È stata inaugurata mercoledì 22 marzo presso il Museo Laboratorio di Arte Contemporanea dell’Università La Sapienza di Roma la mostra dal titolo “Oggetti migranti. Dalla traccia alla voce” a cura di Barbara D’Ambrosio e Costanza Meli, in collaborazione con l’associazione Archivio Memorie Migranti.
Il progetto si basa su quella che è stata l’ultima volontà di Giuseppe Basile, storico dell’arte, critico d’arte, saggista italiano, specializzato nel restauro, ma soprattutto docente presso la Sapienza fino alla sua recente scomparsa nel 2013: la realizzazione di un Museo delle Migrazioni a Lampedusa.

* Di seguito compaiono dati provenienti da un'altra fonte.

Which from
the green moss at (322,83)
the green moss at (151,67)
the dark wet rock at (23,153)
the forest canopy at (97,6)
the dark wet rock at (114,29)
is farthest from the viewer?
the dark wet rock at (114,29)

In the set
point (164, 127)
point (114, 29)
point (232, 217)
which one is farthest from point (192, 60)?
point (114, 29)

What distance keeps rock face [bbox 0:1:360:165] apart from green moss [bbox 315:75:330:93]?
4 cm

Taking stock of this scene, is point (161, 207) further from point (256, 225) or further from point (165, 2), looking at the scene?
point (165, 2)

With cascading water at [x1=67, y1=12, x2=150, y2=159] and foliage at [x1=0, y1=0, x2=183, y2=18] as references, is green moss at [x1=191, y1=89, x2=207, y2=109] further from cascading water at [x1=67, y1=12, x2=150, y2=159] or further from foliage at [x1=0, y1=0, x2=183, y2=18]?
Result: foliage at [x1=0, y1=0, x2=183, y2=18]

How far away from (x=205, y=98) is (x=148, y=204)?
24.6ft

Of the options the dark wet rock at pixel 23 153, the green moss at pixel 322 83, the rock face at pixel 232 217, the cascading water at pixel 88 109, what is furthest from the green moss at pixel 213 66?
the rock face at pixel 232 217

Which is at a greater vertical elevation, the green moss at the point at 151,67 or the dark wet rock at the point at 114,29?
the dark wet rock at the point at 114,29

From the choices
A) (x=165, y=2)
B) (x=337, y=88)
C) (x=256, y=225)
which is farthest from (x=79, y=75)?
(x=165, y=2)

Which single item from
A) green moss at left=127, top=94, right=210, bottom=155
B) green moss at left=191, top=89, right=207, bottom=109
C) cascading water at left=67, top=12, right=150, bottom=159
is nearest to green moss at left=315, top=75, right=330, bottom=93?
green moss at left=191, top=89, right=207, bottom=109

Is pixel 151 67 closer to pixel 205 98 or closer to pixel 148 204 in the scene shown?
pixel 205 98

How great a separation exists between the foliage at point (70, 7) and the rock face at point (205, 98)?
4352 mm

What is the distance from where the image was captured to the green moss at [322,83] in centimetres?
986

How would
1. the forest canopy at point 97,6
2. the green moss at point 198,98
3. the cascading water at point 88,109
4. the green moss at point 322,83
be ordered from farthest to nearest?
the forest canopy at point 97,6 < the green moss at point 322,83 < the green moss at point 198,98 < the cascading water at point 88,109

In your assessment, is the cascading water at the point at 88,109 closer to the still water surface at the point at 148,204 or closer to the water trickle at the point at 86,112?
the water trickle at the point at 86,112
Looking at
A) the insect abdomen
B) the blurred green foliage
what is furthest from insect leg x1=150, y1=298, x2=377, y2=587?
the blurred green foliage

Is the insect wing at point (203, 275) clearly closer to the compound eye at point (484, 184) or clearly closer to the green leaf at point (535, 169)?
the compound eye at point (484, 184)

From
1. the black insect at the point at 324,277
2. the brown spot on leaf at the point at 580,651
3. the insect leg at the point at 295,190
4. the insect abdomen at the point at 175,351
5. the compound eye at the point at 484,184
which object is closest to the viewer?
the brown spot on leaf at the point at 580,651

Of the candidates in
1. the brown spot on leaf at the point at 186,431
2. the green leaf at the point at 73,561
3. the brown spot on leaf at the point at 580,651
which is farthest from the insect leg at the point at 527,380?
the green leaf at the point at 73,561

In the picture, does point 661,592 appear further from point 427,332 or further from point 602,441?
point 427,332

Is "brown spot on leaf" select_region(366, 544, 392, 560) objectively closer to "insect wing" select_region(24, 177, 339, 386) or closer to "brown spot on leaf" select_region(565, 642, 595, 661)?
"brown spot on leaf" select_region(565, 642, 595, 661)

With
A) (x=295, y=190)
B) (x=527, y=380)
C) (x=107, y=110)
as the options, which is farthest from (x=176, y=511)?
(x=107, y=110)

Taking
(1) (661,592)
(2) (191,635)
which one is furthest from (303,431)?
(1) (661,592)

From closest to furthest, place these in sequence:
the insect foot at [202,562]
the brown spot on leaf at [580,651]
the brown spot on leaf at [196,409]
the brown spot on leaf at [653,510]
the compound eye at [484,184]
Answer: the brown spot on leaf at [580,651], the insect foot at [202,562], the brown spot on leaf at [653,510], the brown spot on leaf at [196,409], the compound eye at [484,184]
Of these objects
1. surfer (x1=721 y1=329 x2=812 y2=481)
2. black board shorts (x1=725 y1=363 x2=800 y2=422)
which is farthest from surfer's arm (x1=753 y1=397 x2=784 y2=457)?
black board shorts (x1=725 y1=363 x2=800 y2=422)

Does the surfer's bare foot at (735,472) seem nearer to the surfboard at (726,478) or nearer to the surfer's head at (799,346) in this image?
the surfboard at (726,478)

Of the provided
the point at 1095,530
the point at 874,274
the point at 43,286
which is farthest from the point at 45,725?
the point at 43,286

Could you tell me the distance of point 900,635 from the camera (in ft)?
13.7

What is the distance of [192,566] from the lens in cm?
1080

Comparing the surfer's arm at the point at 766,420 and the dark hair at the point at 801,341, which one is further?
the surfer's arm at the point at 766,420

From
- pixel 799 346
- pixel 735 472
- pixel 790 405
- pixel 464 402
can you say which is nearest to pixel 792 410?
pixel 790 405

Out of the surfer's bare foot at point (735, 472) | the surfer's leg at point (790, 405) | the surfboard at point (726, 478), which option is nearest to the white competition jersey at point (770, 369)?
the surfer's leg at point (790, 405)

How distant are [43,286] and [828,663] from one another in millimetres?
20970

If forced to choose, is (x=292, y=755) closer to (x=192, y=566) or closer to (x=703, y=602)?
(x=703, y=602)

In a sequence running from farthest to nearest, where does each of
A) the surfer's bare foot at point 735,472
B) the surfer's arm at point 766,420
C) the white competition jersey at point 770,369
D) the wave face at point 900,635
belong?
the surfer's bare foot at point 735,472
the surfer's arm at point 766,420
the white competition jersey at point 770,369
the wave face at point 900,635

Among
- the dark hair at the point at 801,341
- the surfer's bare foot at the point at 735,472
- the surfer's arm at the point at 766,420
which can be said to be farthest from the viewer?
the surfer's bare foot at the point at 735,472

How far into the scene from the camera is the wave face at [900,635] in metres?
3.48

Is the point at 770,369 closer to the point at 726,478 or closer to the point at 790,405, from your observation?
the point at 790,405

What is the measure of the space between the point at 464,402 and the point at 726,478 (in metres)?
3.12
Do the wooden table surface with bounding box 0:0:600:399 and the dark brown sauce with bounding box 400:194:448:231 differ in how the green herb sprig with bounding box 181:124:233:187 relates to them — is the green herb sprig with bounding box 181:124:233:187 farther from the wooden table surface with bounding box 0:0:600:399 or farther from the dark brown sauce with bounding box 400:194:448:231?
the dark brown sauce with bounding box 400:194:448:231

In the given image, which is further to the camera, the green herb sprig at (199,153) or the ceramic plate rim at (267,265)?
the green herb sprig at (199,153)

La mostra espone il primissimo nucleo, restaurato dal professor Basile, degli oggetti appartenuti ai migranti e che sono stati rinvenuti sull’isola di Lampedusa a partire dal 2009. Non si tratta di una semplice esposizione di pezzi da collezione, ma di un lungo cammino all’interno di un impianto laboratoriale che vedrà l’organizzazione di proiezioni di film, vari incontri formativi e si concluderà il 10 aprile con una tavola rotonda in cui si discuterà di ciò che è stato carpito da questa esperienza.
Le curatrici della mostra, giovanissime e colme di passione, hanno conservato lo spirito del loro “mentore”, seguendo quello che si può chiamare l’imperativo che Giuseppe Basile aveva donato a questo progetto: dare voce a qualcosa che di per sè è muto, quindi un oggetto, ma che nasconde al suo interno una storia e una traccia lungo la quale chi osserva può muoversi. Egli amava maneggiare questi oggetti come fossero delle opere d’arte e in effetti lo sono, semplicemente per il fatto che raccontano una storia.
Il sottotitolo della mostra “Dalla traccia alla voce” esprime proprio questo concetto e anche l’allestimento della mostra riprende alla perfezione ciò che si vuole far arrivare. Da un lato vi sono gli oggetti, bacinelle per lavarsi, scarpe rotte, una mappa dell’Italia in lingua africana, un boccaio, tutti “buttati” lì, quasi a caso, senza alcuna didascalia a descriverli.
Come ha ben detto una delle curatrici, Costanza Meli: “Non è necessario che io ti dica che quello è un boccaio. Lo sai benissimo da solo.” Quello che invece è importante è la relazione che tu, osservatore, instauri con quell’oggetto; la tua mente, in quel preciso momento, inizia ad immaginarne la storia e il viaggio che ha compiuto. Se questo accade, lo scopo della mostra è stato raggiunto.
La parte più delicata della mostra è quella che riguarda invece il cartaceo: in questo caso la restaurazione, coordinata dal professor Basile e con l’aiuto della Biblioteca siciliana, è stata più lunga e minuziosa . Vi sono diverse testimonianze scritte, ma quelle che colpiscono maggiormente sono il diario di viaggio di un diacono etiope, contenente anche un breve epistolario scambiato con le sue sorelle, e un glossario in lingua inglese e bangladese.
Entrambe le testimonianze sono state dotate di un supporto audio, delle cuffie in cui poter effettivamente ascoltare le traduzioni e le storie di questi documenti: è un modo per entrare in maniera più intima e diretta nel travaglio di questi viaggi, che sono sempre lunghi, incerti e verso l’ignoto.
Al di là di polemiche, divisioni politiche e non, la mostra sembra voler essere un’opportunità per scavalcare qualsiasi pregiudizio e compiere con quegli oggetti il viaggio che loro hanno già fatto, in memoria di tutte quelle persone che hanno avuto il coraggio di partire senza una meta precisa, rischiando la propria vita.